Buffers in all three of these coordinate systems will be incorrect (except at a small number of special locations), although the buffers in UTM should not need much correction. Because these are such small buffers (600 m is only 0.0015% of the way around the world), each can be corrected in simple ways and those corrected buffers should closely agree:

  • In Mercator, buffer by 600*cos(latitude) meters.

  • In UTM, follow the instructions [in a related thread].

  • In geographic coordinates, convert meters to degrees (600 meters is 0.00540 degrees) and then expand the widths of the buffers by 1/cos(latitude), keeping their heights (north-south extents) the same. The buffers will look elliptical.

Disagreements may be as great as 0.3% or so of the buffer radius if different datums are used.

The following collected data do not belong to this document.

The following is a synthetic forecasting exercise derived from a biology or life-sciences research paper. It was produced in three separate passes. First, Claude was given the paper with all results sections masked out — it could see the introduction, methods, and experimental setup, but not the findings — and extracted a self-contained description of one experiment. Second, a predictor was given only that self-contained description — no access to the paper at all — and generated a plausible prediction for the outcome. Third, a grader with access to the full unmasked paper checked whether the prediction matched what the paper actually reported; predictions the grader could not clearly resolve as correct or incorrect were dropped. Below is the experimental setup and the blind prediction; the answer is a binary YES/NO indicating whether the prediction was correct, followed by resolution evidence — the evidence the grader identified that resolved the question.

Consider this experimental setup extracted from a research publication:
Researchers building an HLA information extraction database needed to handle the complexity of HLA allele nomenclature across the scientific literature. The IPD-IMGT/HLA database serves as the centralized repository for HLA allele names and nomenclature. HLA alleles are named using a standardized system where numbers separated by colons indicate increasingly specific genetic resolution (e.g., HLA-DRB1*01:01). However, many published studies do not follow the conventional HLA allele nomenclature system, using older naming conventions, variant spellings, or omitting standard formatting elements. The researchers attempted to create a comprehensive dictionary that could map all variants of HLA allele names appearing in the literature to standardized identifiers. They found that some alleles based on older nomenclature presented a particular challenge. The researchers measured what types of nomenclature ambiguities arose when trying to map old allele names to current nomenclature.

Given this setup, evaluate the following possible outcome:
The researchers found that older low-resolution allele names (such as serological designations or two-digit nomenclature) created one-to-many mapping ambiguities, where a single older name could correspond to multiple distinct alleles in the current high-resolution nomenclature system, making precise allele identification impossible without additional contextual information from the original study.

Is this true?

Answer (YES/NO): YES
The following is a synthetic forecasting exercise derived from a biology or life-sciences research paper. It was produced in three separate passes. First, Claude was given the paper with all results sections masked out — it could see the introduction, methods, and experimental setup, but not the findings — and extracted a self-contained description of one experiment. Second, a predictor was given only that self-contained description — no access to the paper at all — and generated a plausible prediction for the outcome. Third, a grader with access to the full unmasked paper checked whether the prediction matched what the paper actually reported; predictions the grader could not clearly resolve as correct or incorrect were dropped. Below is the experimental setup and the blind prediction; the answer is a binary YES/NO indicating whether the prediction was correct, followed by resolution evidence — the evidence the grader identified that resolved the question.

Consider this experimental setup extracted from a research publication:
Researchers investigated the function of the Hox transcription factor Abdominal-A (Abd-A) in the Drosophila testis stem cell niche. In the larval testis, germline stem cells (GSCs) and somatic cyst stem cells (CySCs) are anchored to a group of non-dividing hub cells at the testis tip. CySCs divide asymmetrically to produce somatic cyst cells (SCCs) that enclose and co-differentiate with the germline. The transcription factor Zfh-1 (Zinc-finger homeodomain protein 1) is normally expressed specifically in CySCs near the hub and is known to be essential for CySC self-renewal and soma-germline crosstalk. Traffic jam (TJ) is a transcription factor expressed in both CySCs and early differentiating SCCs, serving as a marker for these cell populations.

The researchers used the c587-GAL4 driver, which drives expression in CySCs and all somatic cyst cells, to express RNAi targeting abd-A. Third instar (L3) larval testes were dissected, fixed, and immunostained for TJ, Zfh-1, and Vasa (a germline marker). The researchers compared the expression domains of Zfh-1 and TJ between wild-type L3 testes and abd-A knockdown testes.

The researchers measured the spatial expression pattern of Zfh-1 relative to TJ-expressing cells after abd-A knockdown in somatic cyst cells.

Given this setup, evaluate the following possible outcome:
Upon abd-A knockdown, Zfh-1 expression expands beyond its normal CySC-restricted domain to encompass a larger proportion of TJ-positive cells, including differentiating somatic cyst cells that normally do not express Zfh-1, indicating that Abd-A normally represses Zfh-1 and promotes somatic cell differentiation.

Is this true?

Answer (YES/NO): YES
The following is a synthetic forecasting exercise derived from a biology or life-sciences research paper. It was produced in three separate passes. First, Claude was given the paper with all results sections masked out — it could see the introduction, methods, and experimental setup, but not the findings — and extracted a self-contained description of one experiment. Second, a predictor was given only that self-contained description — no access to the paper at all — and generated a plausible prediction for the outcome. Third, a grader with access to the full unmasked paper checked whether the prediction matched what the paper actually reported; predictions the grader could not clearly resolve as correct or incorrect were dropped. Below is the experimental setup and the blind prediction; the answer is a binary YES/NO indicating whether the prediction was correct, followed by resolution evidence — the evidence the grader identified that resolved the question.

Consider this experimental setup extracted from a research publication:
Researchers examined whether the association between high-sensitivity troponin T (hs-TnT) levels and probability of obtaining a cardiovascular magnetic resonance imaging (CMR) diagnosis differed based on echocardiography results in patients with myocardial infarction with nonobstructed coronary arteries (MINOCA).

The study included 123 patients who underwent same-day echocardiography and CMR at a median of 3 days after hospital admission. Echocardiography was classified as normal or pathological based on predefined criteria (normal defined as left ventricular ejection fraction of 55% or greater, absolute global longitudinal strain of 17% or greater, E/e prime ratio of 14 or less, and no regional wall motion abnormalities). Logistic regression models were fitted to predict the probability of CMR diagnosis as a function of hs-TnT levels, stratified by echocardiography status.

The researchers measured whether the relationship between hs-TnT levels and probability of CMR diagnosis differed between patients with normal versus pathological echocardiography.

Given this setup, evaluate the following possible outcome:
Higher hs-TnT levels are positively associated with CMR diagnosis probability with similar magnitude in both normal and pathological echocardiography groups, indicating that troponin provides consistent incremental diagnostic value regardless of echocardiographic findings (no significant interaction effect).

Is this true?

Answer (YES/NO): NO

These corrections apply, strictly speaking, to buffers of points only. However, such small buffer distances typically are applied only to features of limited extent. Thus, although latitudes may vary throughout a feature, their cosines will likely not vary much: you can use the cosine of a central point to make the corrections. The adjustment in geographic coordinates is sufficiently complicated to carry out, though, that it is best avoided.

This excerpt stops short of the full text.